§ EXERCISE REQUIREMENTS: Please convert every line of the entries below into a Markdown table with two columns, Row and Text, numbering each row and leaving out blank lines.
-- START DATASET CONTENT --
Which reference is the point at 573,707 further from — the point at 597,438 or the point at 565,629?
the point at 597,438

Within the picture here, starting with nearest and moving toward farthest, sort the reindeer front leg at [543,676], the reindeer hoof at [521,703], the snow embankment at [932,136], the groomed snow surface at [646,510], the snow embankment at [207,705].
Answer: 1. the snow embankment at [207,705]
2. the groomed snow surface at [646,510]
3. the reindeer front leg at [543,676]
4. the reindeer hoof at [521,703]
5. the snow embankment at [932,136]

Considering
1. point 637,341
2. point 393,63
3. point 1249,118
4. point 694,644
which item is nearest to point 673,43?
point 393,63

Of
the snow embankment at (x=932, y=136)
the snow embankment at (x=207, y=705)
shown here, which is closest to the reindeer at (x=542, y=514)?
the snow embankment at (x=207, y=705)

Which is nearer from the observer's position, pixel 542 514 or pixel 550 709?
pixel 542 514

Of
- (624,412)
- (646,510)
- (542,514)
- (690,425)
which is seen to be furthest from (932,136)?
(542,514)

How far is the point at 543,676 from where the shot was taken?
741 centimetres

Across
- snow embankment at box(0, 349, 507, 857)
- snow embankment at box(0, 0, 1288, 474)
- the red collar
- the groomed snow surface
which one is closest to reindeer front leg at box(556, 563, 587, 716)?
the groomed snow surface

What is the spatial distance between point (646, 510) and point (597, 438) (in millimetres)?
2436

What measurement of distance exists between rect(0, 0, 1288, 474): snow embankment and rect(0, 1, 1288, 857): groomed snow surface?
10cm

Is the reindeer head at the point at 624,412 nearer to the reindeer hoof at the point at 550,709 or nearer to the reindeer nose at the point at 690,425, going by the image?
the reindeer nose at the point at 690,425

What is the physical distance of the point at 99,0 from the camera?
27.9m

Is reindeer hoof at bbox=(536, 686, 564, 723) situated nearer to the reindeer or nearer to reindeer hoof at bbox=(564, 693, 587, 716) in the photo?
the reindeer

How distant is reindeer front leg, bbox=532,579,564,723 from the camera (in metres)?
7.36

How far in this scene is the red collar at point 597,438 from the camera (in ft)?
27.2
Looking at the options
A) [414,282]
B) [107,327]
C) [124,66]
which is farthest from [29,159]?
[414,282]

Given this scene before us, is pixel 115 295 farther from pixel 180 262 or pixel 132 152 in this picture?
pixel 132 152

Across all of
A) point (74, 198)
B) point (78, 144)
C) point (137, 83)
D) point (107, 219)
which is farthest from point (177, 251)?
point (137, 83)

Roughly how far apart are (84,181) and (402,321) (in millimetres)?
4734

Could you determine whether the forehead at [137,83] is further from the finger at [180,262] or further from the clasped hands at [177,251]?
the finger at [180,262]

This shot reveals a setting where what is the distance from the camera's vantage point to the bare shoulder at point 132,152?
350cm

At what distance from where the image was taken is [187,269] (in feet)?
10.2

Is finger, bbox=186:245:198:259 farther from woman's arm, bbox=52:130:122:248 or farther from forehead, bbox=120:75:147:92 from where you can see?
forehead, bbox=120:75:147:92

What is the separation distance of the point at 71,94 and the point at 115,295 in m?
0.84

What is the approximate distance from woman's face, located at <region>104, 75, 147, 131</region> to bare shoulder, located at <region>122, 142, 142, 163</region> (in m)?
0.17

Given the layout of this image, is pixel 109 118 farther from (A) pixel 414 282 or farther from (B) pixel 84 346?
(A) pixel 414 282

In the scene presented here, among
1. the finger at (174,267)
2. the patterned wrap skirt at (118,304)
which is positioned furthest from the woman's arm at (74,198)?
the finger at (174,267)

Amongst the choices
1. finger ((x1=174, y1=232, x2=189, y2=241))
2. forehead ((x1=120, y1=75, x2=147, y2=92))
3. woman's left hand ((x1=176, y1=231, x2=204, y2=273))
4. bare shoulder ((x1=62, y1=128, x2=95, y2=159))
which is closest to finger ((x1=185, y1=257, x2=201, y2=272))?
-- END DATASET CONTENT --
§ RESPONSE TO THE EXERCISE:
| Row | Text |
|---|---|
| 1 | Which reference is the point at 573,707 further from — the point at 597,438 or the point at 565,629? |
| 2 | the point at 597,438 |
| 3 | Within the picture here, starting with nearest and moving toward farthest, sort the reindeer front leg at [543,676], the reindeer hoof at [521,703], the snow embankment at [932,136], the groomed snow surface at [646,510], the snow embankment at [207,705]. |
| 4 | Answer: 1. the snow embankment at [207,705] |
| 5 | 2. the groomed snow surface at [646,510] |
| 6 | 3. the reindeer front leg at [543,676] |
| 7 | 4. the reindeer hoof at [521,703] |
| 8 | 5. the snow embankment at [932,136] |
| 9 | Considering |
| 10 | 1. point 637,341 |
| 11 | 2. point 393,63 |
| 12 | 3. point 1249,118 |
| 13 | 4. point 694,644 |
| 14 | which item is nearest to point 673,43? |
| 15 | point 393,63 |
| 16 | Of |
| 17 | the snow embankment at (x=932, y=136) |
| 18 | the snow embankment at (x=207, y=705) |
| 19 | shown here, which is closest to the reindeer at (x=542, y=514)? |
| 20 | the snow embankment at (x=207, y=705) |
| 21 | Which is nearer from the observer's position, pixel 542 514 or pixel 550 709? |
| 22 | pixel 542 514 |
| 23 | Of |
| 24 | - (624,412) |
| 25 | - (646,510) |
| 26 | - (542,514) |
| 27 | - (690,425) |
| 28 | which is seen to be furthest from (932,136)? |
| 29 | (542,514) |
| 30 | How far is the point at 543,676 from where the shot was taken? |
| 31 | 741 centimetres |
| 32 | Across |
| 33 | - snow embankment at box(0, 349, 507, 857) |
| 34 | - snow embankment at box(0, 0, 1288, 474) |
| 35 | - the red collar |
| 36 | - the groomed snow surface |
| 37 | which one is closest to reindeer front leg at box(556, 563, 587, 716)? |
| 38 | the groomed snow surface |
| 39 | What is the spatial distance between point (646, 510) and point (597, 438) (in millimetres)? |
| 40 | 2436 |
| 41 | What measurement of distance exists between rect(0, 0, 1288, 474): snow embankment and rect(0, 1, 1288, 857): groomed snow surface? |
| 42 | 10cm |
| 43 | Is the reindeer head at the point at 624,412 nearer to the reindeer hoof at the point at 550,709 or nearer to the reindeer nose at the point at 690,425, going by the image? |
| 44 | the reindeer nose at the point at 690,425 |
| 45 | What is the physical distance of the point at 99,0 from the camera? |
| 46 | 27.9m |
| 47 | Is reindeer hoof at bbox=(536, 686, 564, 723) situated nearer to the reindeer or nearer to reindeer hoof at bbox=(564, 693, 587, 716) in the photo? |
| 48 | the reindeer |
| 49 | How distant is reindeer front leg, bbox=532,579,564,723 from the camera (in metres)? |
| 50 | 7.36 |
| 51 | How far in this scene is the red collar at point 597,438 from the camera (in ft)? |
| 52 | 27.2 |
| 53 | Looking at the options |
| 54 | A) [414,282] |
| 55 | B) [107,327] |
| 56 | C) [124,66] |
| 57 | which is farthest from [29,159]? |
| 58 | [414,282] |
| 59 | Given this scene before us, is pixel 115 295 farther from pixel 180 262 or pixel 132 152 in this picture? |
| 60 | pixel 132 152 |
| 61 | Across all of |
| 62 | A) point (74, 198) |
| 63 | B) point (78, 144) |
| 64 | C) point (137, 83) |
| 65 | D) point (107, 219) |
| 66 | which is farthest from point (177, 251)? |
| 67 | point (137, 83) |
| 68 | Roughly how far apart are (84,181) and (402,321) (in millimetres)? |
| 69 | 4734 |
| 70 | Could you determine whether the forehead at [137,83] is further from the finger at [180,262] or further from the clasped hands at [177,251]? |
| 71 | the finger at [180,262] |
| 72 | This shot reveals a setting where what is the distance from the camera's vantage point to the bare shoulder at point 132,152? |
| 73 | 350cm |
| 74 | At what distance from where the image was taken is [187,269] (in feet)? |
| 75 | 10.2 |
| 76 | Is finger, bbox=186:245:198:259 farther from woman's arm, bbox=52:130:122:248 or farther from forehead, bbox=120:75:147:92 from where you can see? |
| 77 | forehead, bbox=120:75:147:92 |
| 78 | What is the separation distance of the point at 71,94 and the point at 115,295 in m? |
| 79 | 0.84 |
| 80 | What is the approximate distance from woman's face, located at <region>104, 75, 147, 131</region> to bare shoulder, located at <region>122, 142, 142, 163</region> (in m)? |
| 81 | 0.17 |
| 82 | Given the layout of this image, is pixel 109 118 farther from (A) pixel 414 282 or farther from (B) pixel 84 346? |
| 83 | (A) pixel 414 282 |
| 84 | In the scene presented here, among |
| 85 | 1. the finger at (174,267) |
| 86 | 2. the patterned wrap skirt at (118,304) |
| 87 | which is positioned furthest from the woman's arm at (74,198)? |
| 88 | the finger at (174,267) |
| 89 | Amongst the choices |
| 90 | 1. finger ((x1=174, y1=232, x2=189, y2=241)) |
| 91 | 2. forehead ((x1=120, y1=75, x2=147, y2=92)) |
| 92 | 3. woman's left hand ((x1=176, y1=231, x2=204, y2=273)) |
| 93 | 4. bare shoulder ((x1=62, y1=128, x2=95, y2=159)) |
| 94 | which is closest to finger ((x1=185, y1=257, x2=201, y2=272))? |